Output every line below exactly.
Records provided: Begin
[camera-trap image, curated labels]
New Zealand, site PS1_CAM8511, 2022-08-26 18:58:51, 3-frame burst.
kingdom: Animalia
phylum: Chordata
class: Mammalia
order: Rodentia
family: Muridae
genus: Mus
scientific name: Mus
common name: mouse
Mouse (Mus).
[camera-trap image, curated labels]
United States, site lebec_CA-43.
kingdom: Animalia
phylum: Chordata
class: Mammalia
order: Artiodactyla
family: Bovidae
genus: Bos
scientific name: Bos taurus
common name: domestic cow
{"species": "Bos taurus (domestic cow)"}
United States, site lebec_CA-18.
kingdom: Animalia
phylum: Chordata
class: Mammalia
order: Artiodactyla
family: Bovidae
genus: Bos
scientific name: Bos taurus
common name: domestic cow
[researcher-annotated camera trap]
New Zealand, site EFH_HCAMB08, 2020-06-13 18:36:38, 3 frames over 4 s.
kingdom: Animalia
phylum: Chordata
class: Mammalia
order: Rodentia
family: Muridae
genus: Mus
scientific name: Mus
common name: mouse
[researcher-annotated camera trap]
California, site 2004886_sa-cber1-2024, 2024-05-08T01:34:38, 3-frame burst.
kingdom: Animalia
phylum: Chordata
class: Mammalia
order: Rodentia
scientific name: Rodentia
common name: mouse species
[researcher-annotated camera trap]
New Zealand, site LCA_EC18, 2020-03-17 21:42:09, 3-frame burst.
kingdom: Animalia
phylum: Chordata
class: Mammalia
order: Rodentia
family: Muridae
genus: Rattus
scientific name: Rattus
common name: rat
Records provided: End
Finished exercise:
[camera-trap image, curated labels]
New Zealand, site PS1_CAM8511, 2022-08-26 18:58:51, 3-frame burst.
kingdom: Animalia
phylum: Chordata
class: Mammalia
order: Rodentia
family: Muridae
genus: Mus
scientific name: Mus
common name: mouse
Mouse (Mus).
[camera-trap image, curated labels]
United States, site lebec_CA-43.
kingdom: Animalia
phylum: Chordata
class: Mammalia
order: Artiodactyla
family: Bovidae
genus: Bos
scientific name: Bos taurus
common name: domestic cow
{"species": "Bos taurus (domestic cow)"}
United States, site lebec_CA-18.
kingdom: Animalia
phylum: Chordata
class: Mammalia
order: Artiodactyla
family: Bovidae
genus: Bos
scientific name: Bos taurus
common name: domestic cow
[researcher-annotated camera trap]
New Zealand, site EFH_HCAMB08, 2020-06-13 18:36:38, 3 frames over 4 s.
kingdom: Animalia
phylum: Chordata
class: Mammalia
order: Rodentia
family: Muridae
genus: Mus
scientific name: Mus
common name: mouse
[researcher-annotated camera trap]
California, site 2004886_sa-cber1-2024, 2024-05-08T01:34:38, 3-frame burst.
kingdom: Animalia
phylum: Chordata
class: Mammalia
order: Rodentia
scientific name: Rodentia
common name: mouse species
[researcher-annotated camera trap]
New Zealand, site LCA_EC18, 2020-03-17 21:42:09, 3-frame burst.
kingdom: Animalia
phylum: Chordata
class: Mammalia
order: Rodentia
family: Muridae
genus: Rattus
scientific name: Rattus
common name: rat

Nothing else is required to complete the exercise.